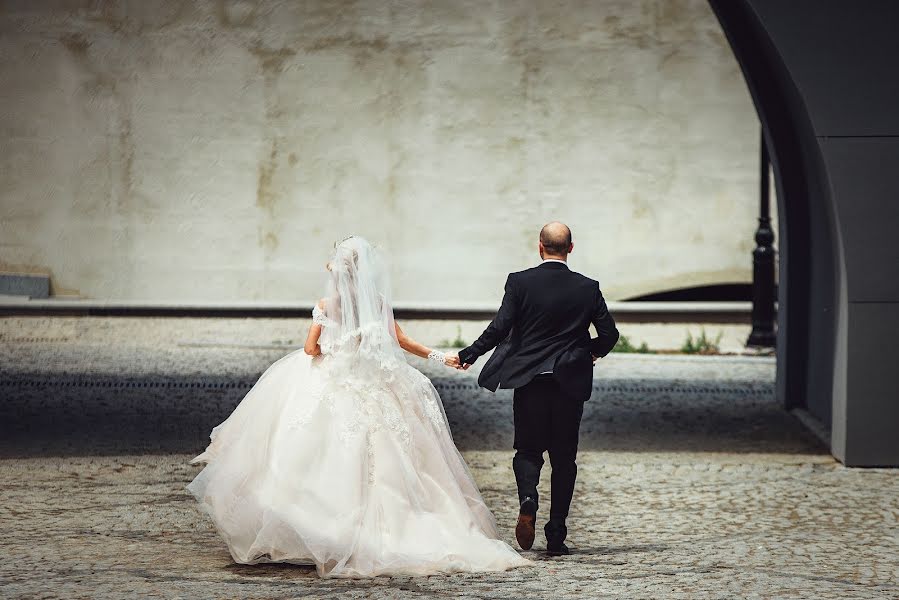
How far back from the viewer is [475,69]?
69.6 ft

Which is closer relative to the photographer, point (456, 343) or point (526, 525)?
point (526, 525)

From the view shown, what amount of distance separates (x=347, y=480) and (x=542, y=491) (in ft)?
8.01

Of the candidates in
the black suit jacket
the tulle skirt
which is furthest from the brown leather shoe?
the black suit jacket

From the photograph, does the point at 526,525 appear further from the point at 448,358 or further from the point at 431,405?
the point at 448,358

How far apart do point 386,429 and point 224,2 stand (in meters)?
15.9

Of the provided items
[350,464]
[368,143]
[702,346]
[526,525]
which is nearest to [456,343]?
[702,346]

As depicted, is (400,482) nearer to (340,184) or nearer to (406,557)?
(406,557)

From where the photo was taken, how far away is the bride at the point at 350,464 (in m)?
6.30

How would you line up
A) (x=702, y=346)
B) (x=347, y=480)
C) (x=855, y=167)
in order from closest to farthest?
(x=347, y=480), (x=855, y=167), (x=702, y=346)

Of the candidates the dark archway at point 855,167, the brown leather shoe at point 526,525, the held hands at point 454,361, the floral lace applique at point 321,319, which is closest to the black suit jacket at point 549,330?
the held hands at point 454,361

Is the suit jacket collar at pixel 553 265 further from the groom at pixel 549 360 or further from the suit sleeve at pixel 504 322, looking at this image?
the suit sleeve at pixel 504 322

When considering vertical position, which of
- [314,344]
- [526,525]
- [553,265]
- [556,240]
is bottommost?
[526,525]

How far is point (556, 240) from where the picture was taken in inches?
268

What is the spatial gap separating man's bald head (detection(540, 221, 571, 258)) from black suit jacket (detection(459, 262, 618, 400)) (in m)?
0.07
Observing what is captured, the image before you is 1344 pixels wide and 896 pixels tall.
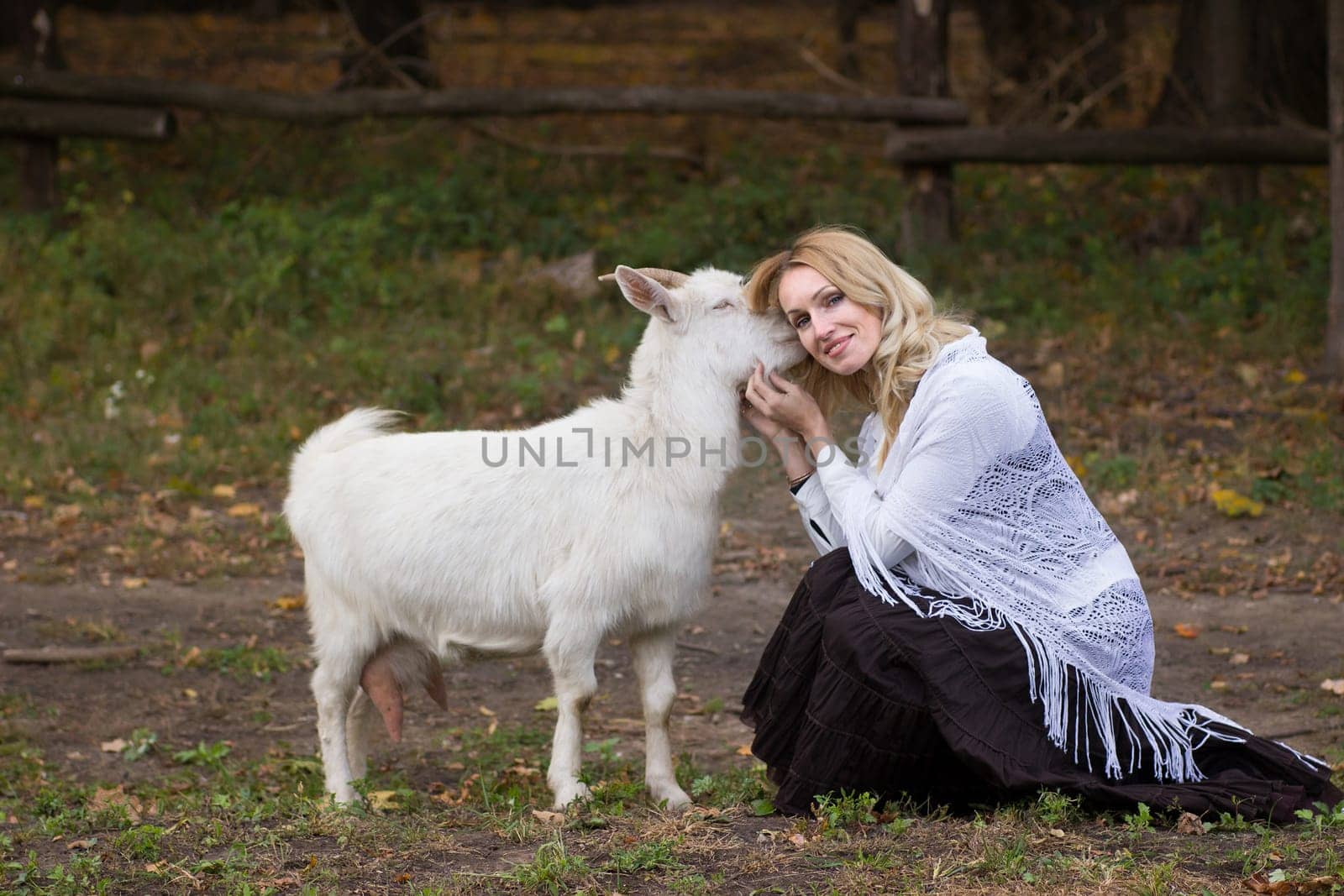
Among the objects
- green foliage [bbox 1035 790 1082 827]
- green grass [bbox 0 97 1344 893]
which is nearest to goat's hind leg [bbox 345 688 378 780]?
green grass [bbox 0 97 1344 893]

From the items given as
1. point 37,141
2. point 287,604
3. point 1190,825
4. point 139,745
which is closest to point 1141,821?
point 1190,825

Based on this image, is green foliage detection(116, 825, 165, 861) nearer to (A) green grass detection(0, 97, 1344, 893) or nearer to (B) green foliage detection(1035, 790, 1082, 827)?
(A) green grass detection(0, 97, 1344, 893)

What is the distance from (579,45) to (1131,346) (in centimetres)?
946

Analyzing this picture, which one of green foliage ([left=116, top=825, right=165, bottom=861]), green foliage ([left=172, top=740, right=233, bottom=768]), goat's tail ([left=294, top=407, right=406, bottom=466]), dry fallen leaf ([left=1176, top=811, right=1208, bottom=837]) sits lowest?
green foliage ([left=172, top=740, right=233, bottom=768])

- - - - - - -

◆ **Objective**:
Copy all of the material above word for word, but leave out the pictures.

◆ **Written solution**:
How far back from the viewer is [475,69]?
69.6 ft

Which is closer relative to the photographer, point (456, 343) or point (526, 525)?
point (526, 525)

From the view shown, what amount of distance separates (x=347, y=480) and (x=542, y=491) (in ft)?
8.01

Of the candidates in
the black suit jacket
the tulle skirt
which is furthest from the brown leather shoe?
the black suit jacket

From the photograph, does the point at 526,525 appear further from the point at 448,358 or further from the point at 431,405?
the point at 448,358

How far apart do point 386,429 and point 224,2 stand (in meters)?
15.9

Of the provided items
[350,464]
[368,143]
[702,346]
[526,525]
which is nearest to [456,343]?
[702,346]

As depicted, is (400,482) nearer to (340,184) or nearer to (406,557)?
(406,557)

From where the photo was taken, how far away is the bride at the point at 350,464 (in m)?
6.30

How would you line up
A) (x=702, y=346)
B) (x=347, y=480)
C) (x=855, y=167)
in order from closest to farthest?
(x=347, y=480), (x=855, y=167), (x=702, y=346)

Of the candidates the dark archway at point 855,167, the brown leather shoe at point 526,525, the held hands at point 454,361, the floral lace applique at point 321,319, which is closest to the black suit jacket at point 549,330?
the held hands at point 454,361

Is the suit jacket collar at pixel 553 265 further from the groom at pixel 549 360 or further from the suit sleeve at pixel 504 322, looking at this image?
the suit sleeve at pixel 504 322

When considering vertical position, which of
- [314,344]
- [526,525]
- [553,265]
- [556,240]
is bottommost?
[526,525]

How far is point (556, 240) from where the picture was taken in inches?
268

What is the spatial gap separating man's bald head (detection(540, 221, 571, 258)) from black suit jacket (detection(459, 262, 618, 400)) (in m)?
0.07
Observing what is captured, the image before you is 1344 pixels wide and 896 pixels tall.
Among the objects
- green foliage [bbox 1035 790 1082 827]
- green grass [bbox 0 97 1344 893]
which is nearest to goat's hind leg [bbox 345 688 378 780]?
green grass [bbox 0 97 1344 893]

From the items given as
1. point 37,141
2. point 287,604
3. point 1190,825
4. point 139,745
which is closest to point 1141,821?
point 1190,825

Based on this image, is green foliage detection(116, 825, 165, 861) nearer to (A) green grass detection(0, 97, 1344, 893) or nearer to (B) green foliage detection(1035, 790, 1082, 827)?
(A) green grass detection(0, 97, 1344, 893)

What is the distance from (579,45) to (1131,346) (in centimetres)?
946

Analyzing this picture, which one of green foliage ([left=116, top=825, right=165, bottom=861]), green foliage ([left=172, top=740, right=233, bottom=768]), goat's tail ([left=294, top=407, right=406, bottom=466]), dry fallen leaf ([left=1176, top=811, right=1208, bottom=837]) sits lowest?
green foliage ([left=172, top=740, right=233, bottom=768])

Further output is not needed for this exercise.